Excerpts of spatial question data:
········
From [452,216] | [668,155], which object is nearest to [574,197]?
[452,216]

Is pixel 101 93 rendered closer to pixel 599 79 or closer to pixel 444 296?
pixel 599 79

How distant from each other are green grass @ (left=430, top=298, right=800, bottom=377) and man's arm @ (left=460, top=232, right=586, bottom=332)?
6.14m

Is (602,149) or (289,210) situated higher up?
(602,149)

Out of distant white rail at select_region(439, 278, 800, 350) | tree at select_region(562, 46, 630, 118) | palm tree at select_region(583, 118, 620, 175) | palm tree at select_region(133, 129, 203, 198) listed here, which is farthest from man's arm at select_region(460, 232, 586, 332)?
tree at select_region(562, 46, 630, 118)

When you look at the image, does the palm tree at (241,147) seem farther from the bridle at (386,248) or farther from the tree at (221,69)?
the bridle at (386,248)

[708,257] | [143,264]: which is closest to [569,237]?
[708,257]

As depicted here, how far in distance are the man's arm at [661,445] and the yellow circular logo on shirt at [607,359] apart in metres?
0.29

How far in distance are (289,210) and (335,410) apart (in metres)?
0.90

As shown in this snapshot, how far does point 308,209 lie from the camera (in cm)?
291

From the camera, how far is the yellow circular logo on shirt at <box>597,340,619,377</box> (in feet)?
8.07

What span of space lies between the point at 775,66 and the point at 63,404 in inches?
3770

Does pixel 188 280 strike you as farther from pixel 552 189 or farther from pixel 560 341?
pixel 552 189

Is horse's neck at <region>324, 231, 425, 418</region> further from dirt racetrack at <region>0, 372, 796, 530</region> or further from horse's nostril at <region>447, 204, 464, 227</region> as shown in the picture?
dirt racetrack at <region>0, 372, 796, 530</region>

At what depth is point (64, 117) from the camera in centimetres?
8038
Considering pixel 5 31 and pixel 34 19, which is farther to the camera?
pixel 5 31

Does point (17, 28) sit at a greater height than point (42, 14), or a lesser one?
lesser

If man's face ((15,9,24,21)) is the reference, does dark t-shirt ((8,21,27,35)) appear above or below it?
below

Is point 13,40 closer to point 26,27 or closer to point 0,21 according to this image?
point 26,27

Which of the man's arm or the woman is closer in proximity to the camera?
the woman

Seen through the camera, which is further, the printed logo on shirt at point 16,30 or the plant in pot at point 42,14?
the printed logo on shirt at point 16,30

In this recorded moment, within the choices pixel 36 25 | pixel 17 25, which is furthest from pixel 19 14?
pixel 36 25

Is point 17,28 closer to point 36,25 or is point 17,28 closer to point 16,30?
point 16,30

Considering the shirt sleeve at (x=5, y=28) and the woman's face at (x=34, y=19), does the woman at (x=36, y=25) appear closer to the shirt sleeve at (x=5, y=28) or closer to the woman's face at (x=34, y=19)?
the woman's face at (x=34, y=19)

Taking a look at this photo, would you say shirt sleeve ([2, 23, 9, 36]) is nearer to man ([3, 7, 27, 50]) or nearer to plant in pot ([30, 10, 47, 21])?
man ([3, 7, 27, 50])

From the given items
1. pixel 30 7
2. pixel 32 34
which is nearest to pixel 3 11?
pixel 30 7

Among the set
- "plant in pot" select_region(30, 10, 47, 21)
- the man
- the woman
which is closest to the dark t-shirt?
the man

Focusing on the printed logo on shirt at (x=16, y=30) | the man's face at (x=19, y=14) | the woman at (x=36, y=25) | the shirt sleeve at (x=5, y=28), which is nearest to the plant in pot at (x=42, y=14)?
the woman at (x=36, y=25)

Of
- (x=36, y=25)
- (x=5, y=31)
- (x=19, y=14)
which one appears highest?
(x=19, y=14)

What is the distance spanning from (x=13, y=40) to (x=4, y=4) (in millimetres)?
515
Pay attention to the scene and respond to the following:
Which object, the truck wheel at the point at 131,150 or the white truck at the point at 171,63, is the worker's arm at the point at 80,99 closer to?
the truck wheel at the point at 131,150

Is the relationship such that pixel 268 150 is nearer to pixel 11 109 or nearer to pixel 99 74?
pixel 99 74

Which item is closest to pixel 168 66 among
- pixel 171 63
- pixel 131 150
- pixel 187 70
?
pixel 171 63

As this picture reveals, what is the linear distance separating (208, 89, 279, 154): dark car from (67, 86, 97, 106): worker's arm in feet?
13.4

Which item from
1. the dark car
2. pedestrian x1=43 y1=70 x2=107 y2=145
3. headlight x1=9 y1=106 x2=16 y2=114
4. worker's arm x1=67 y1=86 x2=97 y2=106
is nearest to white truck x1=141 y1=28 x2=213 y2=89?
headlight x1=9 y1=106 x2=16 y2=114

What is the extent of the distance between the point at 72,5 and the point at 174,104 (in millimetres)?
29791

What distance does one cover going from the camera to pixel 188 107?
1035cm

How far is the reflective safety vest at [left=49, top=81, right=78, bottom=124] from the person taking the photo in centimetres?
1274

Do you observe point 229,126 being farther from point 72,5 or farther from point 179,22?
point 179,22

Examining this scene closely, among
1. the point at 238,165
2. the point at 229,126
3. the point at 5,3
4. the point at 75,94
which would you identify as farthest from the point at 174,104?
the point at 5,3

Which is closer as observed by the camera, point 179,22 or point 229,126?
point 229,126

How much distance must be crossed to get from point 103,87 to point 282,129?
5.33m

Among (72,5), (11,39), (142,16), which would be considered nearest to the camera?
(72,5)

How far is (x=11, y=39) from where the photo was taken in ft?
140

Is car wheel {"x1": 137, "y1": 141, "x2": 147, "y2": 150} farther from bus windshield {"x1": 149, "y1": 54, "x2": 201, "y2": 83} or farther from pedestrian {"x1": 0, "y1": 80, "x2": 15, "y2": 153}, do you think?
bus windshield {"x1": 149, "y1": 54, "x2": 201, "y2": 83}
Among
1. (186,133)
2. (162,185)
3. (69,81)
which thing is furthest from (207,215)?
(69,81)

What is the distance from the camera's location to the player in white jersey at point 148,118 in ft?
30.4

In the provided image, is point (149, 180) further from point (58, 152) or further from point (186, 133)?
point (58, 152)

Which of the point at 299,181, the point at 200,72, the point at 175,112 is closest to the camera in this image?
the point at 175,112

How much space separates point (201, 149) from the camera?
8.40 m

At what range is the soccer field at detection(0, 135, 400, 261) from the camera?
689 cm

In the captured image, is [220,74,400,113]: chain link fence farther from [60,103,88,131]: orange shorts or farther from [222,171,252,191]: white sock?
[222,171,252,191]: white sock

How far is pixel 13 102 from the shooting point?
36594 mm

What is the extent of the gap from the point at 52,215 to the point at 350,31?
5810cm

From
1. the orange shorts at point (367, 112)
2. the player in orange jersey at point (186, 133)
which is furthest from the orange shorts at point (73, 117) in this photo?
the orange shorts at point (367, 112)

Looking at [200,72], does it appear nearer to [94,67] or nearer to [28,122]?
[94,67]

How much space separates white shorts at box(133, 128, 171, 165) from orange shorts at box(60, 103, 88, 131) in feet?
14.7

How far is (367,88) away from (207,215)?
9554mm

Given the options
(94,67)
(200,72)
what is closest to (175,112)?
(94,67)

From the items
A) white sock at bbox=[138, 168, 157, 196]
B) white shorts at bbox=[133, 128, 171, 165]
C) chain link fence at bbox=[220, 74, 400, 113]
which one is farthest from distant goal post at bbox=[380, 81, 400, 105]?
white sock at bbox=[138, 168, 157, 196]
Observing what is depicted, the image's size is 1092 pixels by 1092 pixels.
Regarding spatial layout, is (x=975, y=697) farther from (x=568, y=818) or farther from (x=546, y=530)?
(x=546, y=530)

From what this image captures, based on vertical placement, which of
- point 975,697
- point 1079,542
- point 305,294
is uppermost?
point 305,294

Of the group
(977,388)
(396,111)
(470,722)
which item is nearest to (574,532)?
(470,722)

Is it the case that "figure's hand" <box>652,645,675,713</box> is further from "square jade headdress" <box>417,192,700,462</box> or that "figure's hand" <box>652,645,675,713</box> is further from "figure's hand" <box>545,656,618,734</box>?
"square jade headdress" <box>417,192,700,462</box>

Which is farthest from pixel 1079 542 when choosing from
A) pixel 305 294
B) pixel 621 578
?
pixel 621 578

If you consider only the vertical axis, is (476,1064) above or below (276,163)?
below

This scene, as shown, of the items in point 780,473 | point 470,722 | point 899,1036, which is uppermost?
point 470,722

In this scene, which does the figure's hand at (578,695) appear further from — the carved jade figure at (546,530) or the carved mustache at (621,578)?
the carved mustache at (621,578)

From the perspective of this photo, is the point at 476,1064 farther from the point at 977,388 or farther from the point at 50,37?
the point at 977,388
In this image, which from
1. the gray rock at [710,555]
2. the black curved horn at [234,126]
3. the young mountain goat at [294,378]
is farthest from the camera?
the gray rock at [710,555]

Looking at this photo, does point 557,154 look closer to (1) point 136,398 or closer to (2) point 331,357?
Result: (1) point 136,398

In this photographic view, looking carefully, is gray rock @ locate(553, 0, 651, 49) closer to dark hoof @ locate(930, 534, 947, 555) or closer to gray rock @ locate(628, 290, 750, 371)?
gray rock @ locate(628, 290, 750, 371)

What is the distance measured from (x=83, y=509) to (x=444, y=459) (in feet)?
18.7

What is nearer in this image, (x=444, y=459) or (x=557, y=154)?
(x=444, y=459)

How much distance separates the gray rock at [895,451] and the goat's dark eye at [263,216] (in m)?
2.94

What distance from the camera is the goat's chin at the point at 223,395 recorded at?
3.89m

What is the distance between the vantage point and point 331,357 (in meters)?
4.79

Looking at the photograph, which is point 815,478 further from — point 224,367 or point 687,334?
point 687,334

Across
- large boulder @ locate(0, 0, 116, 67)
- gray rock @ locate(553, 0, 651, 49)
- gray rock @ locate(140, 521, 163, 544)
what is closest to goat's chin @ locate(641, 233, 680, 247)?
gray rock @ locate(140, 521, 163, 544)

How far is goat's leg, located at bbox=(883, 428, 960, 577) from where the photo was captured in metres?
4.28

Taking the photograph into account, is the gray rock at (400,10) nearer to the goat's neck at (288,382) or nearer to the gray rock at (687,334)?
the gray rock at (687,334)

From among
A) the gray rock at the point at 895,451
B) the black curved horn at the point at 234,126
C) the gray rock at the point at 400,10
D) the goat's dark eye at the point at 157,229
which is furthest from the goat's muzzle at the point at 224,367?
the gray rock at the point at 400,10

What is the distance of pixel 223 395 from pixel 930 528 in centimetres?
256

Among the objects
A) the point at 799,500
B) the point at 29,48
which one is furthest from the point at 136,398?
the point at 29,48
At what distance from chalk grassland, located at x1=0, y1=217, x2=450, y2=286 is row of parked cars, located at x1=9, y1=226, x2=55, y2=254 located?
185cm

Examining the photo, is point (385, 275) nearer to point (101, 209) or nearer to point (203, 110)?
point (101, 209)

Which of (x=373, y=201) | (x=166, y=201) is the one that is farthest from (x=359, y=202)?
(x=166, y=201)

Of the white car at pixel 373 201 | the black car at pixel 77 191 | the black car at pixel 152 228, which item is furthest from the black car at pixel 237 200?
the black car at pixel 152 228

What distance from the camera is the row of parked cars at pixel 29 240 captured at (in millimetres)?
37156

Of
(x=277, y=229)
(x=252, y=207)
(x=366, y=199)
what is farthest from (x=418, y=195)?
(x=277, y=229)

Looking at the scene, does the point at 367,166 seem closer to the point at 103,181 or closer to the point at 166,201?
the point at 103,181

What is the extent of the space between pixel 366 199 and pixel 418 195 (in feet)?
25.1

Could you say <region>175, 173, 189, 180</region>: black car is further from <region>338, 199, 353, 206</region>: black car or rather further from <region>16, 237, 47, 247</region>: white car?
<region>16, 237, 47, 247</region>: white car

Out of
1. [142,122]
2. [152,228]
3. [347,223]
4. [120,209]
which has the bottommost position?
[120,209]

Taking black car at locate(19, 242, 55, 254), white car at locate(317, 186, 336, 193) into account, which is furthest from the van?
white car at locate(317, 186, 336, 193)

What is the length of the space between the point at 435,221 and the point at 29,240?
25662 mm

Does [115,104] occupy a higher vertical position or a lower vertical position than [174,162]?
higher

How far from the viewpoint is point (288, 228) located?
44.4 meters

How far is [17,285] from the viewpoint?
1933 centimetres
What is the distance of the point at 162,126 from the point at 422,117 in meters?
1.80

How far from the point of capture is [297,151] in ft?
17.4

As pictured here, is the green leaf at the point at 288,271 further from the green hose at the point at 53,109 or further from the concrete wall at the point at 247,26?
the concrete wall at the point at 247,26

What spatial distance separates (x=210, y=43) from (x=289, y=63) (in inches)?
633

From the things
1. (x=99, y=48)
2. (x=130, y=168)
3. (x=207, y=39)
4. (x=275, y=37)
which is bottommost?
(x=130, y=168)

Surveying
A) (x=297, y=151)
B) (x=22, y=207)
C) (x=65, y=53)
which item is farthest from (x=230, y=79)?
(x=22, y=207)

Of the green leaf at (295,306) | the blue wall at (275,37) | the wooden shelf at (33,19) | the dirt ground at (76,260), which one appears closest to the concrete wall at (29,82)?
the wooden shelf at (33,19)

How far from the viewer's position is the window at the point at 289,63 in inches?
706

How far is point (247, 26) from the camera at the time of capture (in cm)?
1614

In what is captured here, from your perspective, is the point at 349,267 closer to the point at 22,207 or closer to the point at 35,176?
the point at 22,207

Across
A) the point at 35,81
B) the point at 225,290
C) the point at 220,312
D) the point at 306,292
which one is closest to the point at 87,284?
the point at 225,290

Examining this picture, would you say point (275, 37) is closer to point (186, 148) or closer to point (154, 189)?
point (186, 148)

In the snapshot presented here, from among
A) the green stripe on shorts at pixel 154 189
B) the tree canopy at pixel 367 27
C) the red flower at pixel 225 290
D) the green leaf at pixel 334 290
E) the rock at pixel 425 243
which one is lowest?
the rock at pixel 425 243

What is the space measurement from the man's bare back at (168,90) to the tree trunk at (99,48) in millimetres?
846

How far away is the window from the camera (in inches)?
········
Copy out the lines starting at the one containing "How far from the viewer's" and ending with the last line of the entries. Include nothing else.

# [Solved exercise]
How far from the viewer's position is the window at the point at 289,63 in inches?
706

How far is point (247, 26) from the camera at the time of capture (in cm)?
1614

In what is captured here, from your perspective, is the point at 349,267 closer to the point at 22,207 or closer to the point at 35,176?
the point at 22,207

Across
A) the point at 35,81
B) the point at 225,290
C) the point at 220,312
D) the point at 306,292
which one is closest to the point at 87,284?
the point at 225,290

Examining this picture, would you say point (275, 37) is closer to point (186, 148) or closer to point (154, 189)?
point (186, 148)

In the snapshot presented here, from among
A) the green stripe on shorts at pixel 154 189
B) the tree canopy at pixel 367 27
C) the red flower at pixel 225 290
D) the green leaf at pixel 334 290
E) the rock at pixel 425 243
which one is lowest?
the rock at pixel 425 243

What is the space measurement from the man's bare back at (168,90) to the tree trunk at (99,48) in millimetres?
846

How far away is the window from the camera (in inches)?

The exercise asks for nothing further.